The nurses' original concerns all related to the extra time they believed using the teach-back method would add to their already-busy workload. In reality, most nurses found this method was easy to incorporate into their daily routine. An evaluation of nurses' use of teach-back following the education of nursing staff and subsequent implementation of teach-back on the unit revealed that nurses were using this method 77% of the time. (See What do nurses think?)

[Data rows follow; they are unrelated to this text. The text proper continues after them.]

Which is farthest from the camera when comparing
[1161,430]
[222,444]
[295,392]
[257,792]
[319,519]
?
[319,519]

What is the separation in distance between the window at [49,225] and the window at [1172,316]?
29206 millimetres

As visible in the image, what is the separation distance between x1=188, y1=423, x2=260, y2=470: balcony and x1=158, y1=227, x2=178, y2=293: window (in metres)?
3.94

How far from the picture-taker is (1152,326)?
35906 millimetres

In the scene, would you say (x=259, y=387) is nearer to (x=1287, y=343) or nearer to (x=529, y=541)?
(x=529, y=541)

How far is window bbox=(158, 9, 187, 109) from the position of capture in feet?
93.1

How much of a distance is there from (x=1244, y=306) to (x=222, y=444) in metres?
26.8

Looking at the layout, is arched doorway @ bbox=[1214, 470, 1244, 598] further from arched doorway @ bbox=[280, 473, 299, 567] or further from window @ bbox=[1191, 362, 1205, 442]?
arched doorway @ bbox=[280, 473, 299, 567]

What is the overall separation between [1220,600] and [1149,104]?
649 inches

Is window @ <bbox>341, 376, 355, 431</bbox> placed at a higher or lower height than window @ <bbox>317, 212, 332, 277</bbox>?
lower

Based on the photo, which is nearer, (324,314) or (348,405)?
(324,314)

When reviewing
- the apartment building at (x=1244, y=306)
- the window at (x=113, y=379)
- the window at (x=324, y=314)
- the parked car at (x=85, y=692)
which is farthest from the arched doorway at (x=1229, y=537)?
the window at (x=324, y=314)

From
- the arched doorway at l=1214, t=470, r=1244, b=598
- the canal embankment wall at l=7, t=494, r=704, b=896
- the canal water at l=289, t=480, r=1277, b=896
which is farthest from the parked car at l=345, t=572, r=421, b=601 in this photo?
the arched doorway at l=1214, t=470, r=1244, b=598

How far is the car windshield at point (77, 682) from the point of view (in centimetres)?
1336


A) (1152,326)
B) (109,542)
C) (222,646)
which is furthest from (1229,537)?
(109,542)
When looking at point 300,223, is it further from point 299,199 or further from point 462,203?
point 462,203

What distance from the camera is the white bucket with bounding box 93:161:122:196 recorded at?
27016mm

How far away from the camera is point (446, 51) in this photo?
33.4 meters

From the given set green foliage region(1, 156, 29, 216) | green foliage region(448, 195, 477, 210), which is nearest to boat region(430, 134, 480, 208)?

While this was a pilot study with a small number of participants, the promising results indicate that using the teach-back method is a valid component of safe, quality nursing care. We recognize that sustaining this type of an initiative can be challenging. Our plan is to continue to engage our nurses in this practice through education and regularly reviewing patient satisfaction results that focus on the patients' understanding of medications. To further evaluate patients' understanding, future studies may include follow-up discussions with patients by phone or in person. When patients have to be readmitted, we want to be sure it's not because they didn't understand their medications at discharge.

What do nurses think?

Here's some feedback from the nurses about using the teach-back method:

  • “It's part of our daily practice now.”
  • “Every time I give a medication, I make it part of my routine.”
  • “Sometimes I think a patient understands a medication, but when I ask the patient to tell me about it, I realize this just isn't the case. It gives me a chance to go back and really make sure the patient understands.”


1. Kornburger C, Gibson C, Sadowski S, Maletta K, Klingbeil C. Using “teach-back” to promote a safe transition from hospital to home: an evidence-based approach to improving the discharge process. J Pediatr Nurs. 2013;28(3):282–291.
2. White M, Garbez R, Carroll M, Brinker E, Howie-Esquivel J. Is “teach-back” associated with knowledge retention and hospital readmission in hospitalized heart failure patients. J Cardiovasc Nurs. 2013;28(2):137–146.
3. Peter D, Robinson P, Jordan M, Lawrence S, Casey K, Salas-Lopez D. Reducing readmissions using teach-back: enhancing patient and family education. J Nurs Adm. 2015:45(1):35–42.